───── Text provided ─────
The Fabelmans is really Steven’s memories and our script. I wrote an 81-page novella trying to pull all his memories together into some kind of continuum that was, sort of deliberately, intended to be his story but also not his story. We worked together to pull from that document an outline for the movie. I’m sure there are overlaps because some things that happened in the movie were things that just happened. His mother actually had a monkey. There was an incident like the one with one of the bullies; there was only one bully in Steven’s life, not two, but that’s real. There was an Uncle Boris. The Greatest Show on Earth. That stuff really happened, but it is—in some ways as well—a work of fiction.

Of course the movie climaxes with this amazing scene where, as in Spielberg’s own life, there’s a geography lesson from John Ford. He’s told that story elsewhere, e.g. in Bogdanovich’s Directed By John Ford; it’s become part of the Spielberg legend. If its inclusion in the movie is perhaps foregone, was it always kind of known David Lynch would play John Ford?
─────
* _Instructions for the task_: Reproduce the passage from the interview about The Fabelmans word for word, starting with "Of course the" and going on through "play John Ford?". The listing is not needed for any of this.
───── Information supplied ─────
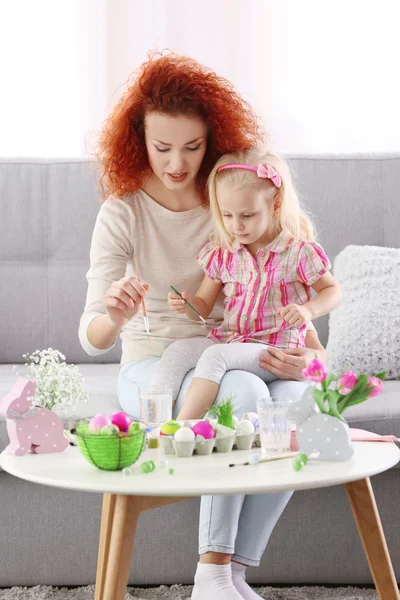 Madre e hija decorando huevos de Pascua — Foto de Stock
─────
* _Answer space_:
Of course the movie climaxes with this amazing scene where, as in Spielberg’s own life, there’s a geography lesson from John Ford. He’s told that story elsewhere, e.g. in Bogdanovich’s Directed By John Ford; it’s become part of the Spielberg legend. If its inclusion in the movie is perhaps foregone, was it always kind of known David Lynch would play John Ford?